(Exercise):
Please go through the records below and return every line holding the word "Vietnam".
__________________________________________________
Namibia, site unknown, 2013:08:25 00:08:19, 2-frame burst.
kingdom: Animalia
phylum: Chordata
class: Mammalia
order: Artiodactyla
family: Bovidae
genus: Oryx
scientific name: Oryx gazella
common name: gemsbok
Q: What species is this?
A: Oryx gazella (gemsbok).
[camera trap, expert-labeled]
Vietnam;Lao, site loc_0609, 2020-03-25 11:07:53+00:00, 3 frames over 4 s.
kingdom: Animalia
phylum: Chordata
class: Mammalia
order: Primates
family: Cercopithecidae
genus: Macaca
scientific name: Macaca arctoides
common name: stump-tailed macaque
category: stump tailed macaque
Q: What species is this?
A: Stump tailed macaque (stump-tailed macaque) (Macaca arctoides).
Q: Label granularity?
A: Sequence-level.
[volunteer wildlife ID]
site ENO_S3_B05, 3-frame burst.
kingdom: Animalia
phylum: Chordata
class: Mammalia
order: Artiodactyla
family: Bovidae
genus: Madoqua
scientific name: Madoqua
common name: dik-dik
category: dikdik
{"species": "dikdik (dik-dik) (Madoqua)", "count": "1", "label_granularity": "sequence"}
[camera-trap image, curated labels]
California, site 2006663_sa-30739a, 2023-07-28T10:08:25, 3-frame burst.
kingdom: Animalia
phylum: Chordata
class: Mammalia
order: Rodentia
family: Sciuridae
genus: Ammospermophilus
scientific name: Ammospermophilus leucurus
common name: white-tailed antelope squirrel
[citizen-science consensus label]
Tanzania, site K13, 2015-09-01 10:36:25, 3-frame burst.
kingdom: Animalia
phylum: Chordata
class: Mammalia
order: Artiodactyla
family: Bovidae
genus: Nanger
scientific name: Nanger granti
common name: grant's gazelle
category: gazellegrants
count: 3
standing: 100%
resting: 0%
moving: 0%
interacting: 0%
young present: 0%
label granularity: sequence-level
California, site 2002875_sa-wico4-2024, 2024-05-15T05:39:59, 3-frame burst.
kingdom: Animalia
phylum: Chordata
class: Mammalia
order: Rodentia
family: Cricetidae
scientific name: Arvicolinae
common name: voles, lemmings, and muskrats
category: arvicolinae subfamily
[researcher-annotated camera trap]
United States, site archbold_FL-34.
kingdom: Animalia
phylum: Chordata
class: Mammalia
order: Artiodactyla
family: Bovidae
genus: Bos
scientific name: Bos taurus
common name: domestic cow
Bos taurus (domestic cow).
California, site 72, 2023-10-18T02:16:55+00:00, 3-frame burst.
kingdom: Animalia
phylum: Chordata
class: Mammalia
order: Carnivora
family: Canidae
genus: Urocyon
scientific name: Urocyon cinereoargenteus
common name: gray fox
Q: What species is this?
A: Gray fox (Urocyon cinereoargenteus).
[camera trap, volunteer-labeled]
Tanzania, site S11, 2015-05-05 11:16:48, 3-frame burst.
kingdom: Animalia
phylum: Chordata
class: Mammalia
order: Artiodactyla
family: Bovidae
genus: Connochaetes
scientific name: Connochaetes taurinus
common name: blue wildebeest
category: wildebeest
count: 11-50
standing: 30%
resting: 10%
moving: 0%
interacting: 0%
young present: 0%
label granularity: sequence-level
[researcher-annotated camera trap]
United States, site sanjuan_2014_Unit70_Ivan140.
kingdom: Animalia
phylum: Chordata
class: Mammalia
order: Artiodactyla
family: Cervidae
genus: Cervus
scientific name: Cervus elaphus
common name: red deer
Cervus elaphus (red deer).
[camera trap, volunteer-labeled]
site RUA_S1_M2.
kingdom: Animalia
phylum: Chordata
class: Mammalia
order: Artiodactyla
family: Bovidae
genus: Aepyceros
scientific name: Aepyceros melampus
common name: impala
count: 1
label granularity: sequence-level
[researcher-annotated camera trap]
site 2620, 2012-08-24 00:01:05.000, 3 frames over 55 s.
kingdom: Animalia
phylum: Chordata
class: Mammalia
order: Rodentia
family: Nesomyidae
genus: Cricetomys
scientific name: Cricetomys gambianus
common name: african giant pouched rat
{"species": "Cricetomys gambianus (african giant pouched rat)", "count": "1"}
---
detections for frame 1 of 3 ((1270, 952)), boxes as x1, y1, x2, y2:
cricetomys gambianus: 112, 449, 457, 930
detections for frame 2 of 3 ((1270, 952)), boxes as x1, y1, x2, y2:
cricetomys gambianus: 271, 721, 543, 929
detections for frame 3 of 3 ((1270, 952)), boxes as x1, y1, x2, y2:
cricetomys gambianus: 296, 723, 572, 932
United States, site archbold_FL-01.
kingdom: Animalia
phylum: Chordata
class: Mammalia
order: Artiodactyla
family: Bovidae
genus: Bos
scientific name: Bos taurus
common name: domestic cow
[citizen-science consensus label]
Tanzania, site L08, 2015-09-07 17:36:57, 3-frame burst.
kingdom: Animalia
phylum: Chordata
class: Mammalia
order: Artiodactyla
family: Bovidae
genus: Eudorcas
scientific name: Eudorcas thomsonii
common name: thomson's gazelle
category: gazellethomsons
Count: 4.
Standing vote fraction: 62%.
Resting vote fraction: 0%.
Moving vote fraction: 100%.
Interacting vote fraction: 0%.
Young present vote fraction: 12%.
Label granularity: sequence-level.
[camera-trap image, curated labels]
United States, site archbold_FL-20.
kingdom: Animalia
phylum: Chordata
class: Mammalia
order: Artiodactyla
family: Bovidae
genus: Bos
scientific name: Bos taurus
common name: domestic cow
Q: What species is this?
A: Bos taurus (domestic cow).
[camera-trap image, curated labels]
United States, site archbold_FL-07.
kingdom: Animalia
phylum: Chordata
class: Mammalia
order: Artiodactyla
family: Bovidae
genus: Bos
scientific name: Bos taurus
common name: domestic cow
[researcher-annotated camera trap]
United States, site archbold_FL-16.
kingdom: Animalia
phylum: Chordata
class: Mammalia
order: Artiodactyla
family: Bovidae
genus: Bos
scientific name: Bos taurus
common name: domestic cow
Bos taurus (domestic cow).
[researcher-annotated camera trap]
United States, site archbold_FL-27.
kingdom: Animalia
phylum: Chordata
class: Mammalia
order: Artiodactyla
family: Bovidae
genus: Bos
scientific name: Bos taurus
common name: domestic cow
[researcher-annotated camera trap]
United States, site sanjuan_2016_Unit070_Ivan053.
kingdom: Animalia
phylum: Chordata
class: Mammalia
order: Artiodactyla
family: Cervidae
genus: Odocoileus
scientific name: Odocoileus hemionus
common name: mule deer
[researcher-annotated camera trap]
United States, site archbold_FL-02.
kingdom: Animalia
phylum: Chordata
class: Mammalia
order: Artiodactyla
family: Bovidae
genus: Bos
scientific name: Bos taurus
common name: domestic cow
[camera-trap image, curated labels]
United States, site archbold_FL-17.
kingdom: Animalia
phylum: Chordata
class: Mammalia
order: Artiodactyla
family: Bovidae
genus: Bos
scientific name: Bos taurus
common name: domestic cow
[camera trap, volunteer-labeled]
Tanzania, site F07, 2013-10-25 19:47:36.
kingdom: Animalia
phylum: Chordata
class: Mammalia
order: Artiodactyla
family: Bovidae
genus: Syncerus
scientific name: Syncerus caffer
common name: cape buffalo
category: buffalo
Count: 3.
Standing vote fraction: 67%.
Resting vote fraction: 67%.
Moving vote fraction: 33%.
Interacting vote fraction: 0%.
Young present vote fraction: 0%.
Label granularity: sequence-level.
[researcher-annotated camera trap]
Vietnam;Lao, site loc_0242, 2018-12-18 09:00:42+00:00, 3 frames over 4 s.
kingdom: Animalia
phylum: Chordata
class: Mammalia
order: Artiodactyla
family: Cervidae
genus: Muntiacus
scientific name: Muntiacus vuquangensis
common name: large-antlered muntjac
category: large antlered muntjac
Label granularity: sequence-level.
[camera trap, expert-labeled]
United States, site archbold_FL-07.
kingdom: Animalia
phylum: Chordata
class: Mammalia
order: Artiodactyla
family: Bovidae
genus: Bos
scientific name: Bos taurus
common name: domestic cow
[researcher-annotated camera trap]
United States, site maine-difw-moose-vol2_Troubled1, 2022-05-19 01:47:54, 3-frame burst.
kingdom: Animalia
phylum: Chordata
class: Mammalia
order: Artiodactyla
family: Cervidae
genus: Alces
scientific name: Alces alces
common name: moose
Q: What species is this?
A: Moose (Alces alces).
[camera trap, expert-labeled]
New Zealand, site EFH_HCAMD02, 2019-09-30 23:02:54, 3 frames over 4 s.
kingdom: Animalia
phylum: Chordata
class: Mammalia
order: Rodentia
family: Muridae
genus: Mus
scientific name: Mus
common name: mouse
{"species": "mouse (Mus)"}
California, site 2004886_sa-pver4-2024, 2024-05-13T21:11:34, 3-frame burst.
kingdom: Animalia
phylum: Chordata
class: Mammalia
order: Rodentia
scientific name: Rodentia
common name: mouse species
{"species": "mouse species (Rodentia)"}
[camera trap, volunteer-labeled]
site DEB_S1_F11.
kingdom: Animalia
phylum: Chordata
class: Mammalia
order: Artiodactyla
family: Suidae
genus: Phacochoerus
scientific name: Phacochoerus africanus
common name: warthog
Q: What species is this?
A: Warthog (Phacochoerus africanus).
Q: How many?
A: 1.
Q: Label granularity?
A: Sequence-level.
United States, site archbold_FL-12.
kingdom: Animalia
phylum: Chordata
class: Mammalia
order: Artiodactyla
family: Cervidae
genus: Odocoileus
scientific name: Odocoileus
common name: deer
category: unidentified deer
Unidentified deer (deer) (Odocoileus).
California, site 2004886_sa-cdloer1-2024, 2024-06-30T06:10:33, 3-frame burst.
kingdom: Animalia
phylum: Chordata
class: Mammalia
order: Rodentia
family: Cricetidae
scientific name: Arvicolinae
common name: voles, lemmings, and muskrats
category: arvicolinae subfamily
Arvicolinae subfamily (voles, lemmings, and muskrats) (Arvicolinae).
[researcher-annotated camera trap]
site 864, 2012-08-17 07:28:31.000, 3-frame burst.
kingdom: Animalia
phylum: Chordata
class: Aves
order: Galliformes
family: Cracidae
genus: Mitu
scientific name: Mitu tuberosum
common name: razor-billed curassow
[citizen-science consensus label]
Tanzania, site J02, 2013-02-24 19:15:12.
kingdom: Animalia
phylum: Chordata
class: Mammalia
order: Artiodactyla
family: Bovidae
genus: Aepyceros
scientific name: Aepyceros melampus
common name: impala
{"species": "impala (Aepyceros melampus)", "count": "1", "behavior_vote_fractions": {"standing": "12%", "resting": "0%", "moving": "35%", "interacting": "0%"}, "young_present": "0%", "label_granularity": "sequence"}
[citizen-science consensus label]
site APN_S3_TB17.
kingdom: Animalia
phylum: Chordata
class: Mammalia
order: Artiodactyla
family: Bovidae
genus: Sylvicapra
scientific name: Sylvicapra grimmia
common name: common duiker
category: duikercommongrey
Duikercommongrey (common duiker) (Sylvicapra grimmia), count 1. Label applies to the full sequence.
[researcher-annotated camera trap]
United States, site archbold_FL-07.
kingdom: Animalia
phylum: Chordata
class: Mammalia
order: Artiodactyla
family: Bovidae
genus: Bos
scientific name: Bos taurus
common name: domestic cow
__________________________________________________
(The completed task):
Vietnam;Lao, site loc_0609, 2020-03-25 11:07:53+00:00, 3 frames over 4 s.
Vietnam;Lao, site loc_0242, 2018-12-18 09:00:42+00:00, 3 frames over 4 s.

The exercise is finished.